Set problem ::
Each record is to be printed again precisely as it reads.

▽

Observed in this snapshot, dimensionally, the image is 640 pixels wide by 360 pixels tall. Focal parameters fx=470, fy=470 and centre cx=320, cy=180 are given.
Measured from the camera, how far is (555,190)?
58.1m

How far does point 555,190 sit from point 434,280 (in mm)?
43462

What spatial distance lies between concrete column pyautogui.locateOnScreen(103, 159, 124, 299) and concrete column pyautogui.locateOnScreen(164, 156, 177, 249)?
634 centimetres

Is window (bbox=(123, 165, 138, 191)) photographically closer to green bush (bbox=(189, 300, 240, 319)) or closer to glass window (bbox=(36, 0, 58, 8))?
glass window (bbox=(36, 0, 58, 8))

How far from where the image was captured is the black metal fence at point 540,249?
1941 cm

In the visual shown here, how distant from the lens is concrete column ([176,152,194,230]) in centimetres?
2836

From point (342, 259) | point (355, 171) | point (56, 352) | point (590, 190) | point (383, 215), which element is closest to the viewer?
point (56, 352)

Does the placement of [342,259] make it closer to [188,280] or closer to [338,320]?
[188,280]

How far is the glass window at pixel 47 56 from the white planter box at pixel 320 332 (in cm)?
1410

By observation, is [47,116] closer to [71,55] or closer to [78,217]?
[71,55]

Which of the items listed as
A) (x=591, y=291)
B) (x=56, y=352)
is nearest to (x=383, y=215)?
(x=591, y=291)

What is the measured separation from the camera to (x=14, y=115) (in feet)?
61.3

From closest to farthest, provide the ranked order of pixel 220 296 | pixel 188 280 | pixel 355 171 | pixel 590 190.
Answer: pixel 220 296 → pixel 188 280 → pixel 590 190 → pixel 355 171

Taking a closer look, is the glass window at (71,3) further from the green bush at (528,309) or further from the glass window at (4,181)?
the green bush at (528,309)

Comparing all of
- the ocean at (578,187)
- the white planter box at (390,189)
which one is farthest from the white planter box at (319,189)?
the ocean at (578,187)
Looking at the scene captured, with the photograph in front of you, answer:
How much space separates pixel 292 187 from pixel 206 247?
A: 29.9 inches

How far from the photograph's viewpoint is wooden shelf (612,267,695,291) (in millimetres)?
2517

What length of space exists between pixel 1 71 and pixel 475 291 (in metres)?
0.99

△

Response ::
Observed in this snapshot, dimensionally, the image is 640 pixels wide by 360 pixels tall. Focal parameters fx=470, fy=470 and centre cx=320, cy=180 are given.
Measured from the camera, how far is (555,190)?
58.1m

How far does point 555,190 sit from point 434,280 (in mm)?
43462

What spatial distance lies between concrete column pyautogui.locateOnScreen(103, 159, 124, 299) and concrete column pyautogui.locateOnScreen(164, 156, 177, 249)?
634 centimetres

Is window (bbox=(123, 165, 138, 191)) photographically closer to green bush (bbox=(189, 300, 240, 319)) or closer to glass window (bbox=(36, 0, 58, 8))?
glass window (bbox=(36, 0, 58, 8))

How far from where the image was captured is the black metal fence at point 540,249?
1941 cm

In the visual shown here, how distant from the lens is concrete column ([176,152,194,230]) in centimetres?
2836

From point (342, 259) | point (355, 171) | point (56, 352) | point (590, 190) | point (383, 215), which element is closest to the viewer?
point (56, 352)

Does the placement of [342,259] make it closer to [188,280] or closer to [338,320]?
[188,280]

How far is the glass window at pixel 47 56 from the white planter box at pixel 320 332 (in cm)?
1410

By observation, is [47,116] closer to [71,55] or closer to [78,217]?
[71,55]

Which of the items listed as
A) (x=591, y=291)
B) (x=56, y=352)
is nearest to (x=383, y=215)?
(x=591, y=291)

What is the measured separation from the camera to (x=14, y=115) (in feet)?
61.3

From closest to farthest, provide the ranked order of pixel 220 296 | pixel 188 280 | pixel 355 171 | pixel 590 190.
Answer: pixel 220 296 → pixel 188 280 → pixel 590 190 → pixel 355 171

Taking a closer look, is the glass window at (71,3) further from the green bush at (528,309) or further from the glass window at (4,181)?
the green bush at (528,309)

Comparing all of
- the ocean at (578,187)
- the white planter box at (390,189)
which one is farthest from the white planter box at (319,189)?
the ocean at (578,187)
Looking at the scene captured, with the photograph in front of you, answer:
How much space separates pixel 292 187 from pixel 206 247?
A: 29.9 inches

How far from the photograph's viewpoint is wooden shelf (612,267,695,291) (in millimetres)?
2517

What length of space exists between pixel 1 71 and pixel 475 291 (in metres)?
0.99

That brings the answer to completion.